Insulin also, not surprisingly, also inhibits the release of energy from FAT tissue.

Therefore it seems clear that too much sugar in your system will raise your insulin levels higher and higher. The liver and muscles can only store limited amounts of glycogen, so therefore any excess sugar will end up as fat.

In addition, the high levels of Insulin and glucose in the blood will reduce the amount of energy released from fat tissue when you exercise.

Too much insulin could lead to insulin resistance where the insulin becomes less effective at clearing the glucose from the blood, and can eventually lead to TYPE 2 DIABETES.

Cortisol and Stress
Before I mention Cortisol, let’s discuss stress. Stress is quite an ambiguous word, but essentially it is any situation that takes the body out of its natural equilibrium

  • Lack of sleep
  • Mental pressure
  • Physical exercise
  • Poor diet
  • Danger
  • Pain

When under stress, the body releases CORTISOL into the blood stream. Cortisol helps the body to release energy from the muscles and liver in order to provide energy to combat the stress the body is under. It also diverts energy from low-priority functions such as the immune system!

The problem is, that this system was designed to combat short, sharp periods of stress such as attack by animal etc. Modern day stresses tend to be chronic, or long lasting so cortisol levels can remain high for long periods of time. No wonder prolonged periods of stress lead to illness.

On top of this Cortisol is known to aid short term memory retention, but prolonged exposure can directly affect the hippocampus which is responsible for long term memories.

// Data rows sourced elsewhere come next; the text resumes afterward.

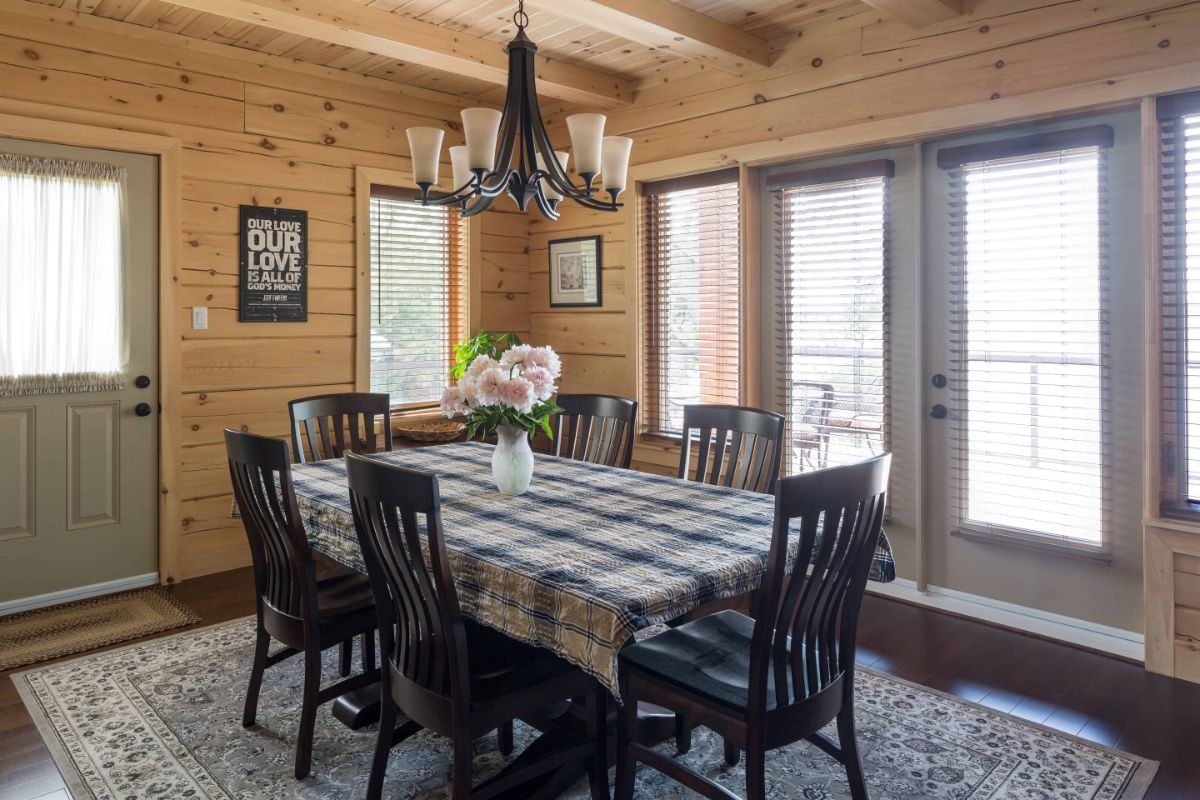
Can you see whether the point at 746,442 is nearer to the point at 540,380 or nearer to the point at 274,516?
the point at 540,380

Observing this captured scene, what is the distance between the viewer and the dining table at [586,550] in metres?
1.65

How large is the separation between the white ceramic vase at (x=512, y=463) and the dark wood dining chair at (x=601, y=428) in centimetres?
61

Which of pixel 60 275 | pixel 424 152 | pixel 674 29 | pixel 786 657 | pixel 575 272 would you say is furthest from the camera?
pixel 575 272

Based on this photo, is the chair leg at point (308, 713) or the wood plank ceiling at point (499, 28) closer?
the chair leg at point (308, 713)

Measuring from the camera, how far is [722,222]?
4.24 meters

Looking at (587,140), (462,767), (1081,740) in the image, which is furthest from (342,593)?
(1081,740)

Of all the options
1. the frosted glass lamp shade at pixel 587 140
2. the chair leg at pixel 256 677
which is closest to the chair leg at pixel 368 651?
the chair leg at pixel 256 677

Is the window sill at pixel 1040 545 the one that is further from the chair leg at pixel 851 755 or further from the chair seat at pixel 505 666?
the chair seat at pixel 505 666

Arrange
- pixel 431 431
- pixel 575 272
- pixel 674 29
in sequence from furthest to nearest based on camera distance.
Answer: pixel 575 272
pixel 431 431
pixel 674 29

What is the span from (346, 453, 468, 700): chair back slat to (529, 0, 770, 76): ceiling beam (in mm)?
2101

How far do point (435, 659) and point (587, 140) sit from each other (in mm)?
1574

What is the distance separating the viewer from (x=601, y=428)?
3.35m

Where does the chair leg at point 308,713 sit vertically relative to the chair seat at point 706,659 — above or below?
below

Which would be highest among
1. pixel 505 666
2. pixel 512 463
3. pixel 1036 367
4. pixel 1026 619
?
pixel 1036 367
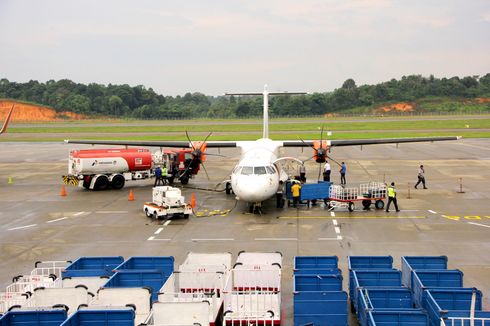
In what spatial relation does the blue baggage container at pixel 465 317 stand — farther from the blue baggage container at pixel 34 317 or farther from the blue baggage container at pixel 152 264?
the blue baggage container at pixel 152 264

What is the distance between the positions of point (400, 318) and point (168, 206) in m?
16.3

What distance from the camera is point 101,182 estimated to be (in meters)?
34.3

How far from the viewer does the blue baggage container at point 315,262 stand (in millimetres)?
14977

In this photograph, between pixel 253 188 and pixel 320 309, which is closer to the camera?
pixel 320 309

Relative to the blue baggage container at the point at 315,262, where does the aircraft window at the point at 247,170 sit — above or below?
above

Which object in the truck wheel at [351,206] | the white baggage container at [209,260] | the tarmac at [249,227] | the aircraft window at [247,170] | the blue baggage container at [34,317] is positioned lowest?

So we have lots of glucose swishing around the system with no need for it. We know now that excess glucose gets turned into cells, and what’s worse is that many of us turn to sugary snack foods at time of stress, further compounding the problem.

There is a lot of research to indicate that high levels of cortisol are linked to excess fat specifically around the belly

Cortisol affects sleep
Sleep is the bodies time to rebuild damaged cells, replenish nutrients and generally give the body a daily service so it is ready for the following day. Naturally, we start the day with high levels of cortisol so we have energy to get going and do what is required of us. As the day progresses those levels reduce until we are low on energy and need to sleep.

However, if under chronic stress throughout the day those levels remain artificially high, and therefore we can be “tired and wired” at the end of the day with excess glucose in the system but we are now trying to go to sleep.

The result, a bad nights sleep. High Cortisol levels at night inhibit the immune system so we don’t repair effectively while the body fights to lower glucose level by releasing insulin. So by the time morning comes, Cortisol levels have dropped and despite having slept we start the day feeling slow and sluggish. Then we reach for the sugar…..and it all starts again.

So, if you are struggling to lose fat, despite exercising, and counting calories ask yourself how much sugar you are eating. Remember this includes cereals, pastas, bread, grains and anything from the sweetshop.

Cut the sugar, eat more veg for the carbs, eat fruit sparingly (high sugar) and look at ways of reducing stress (another post to come), and get plenty of sleep.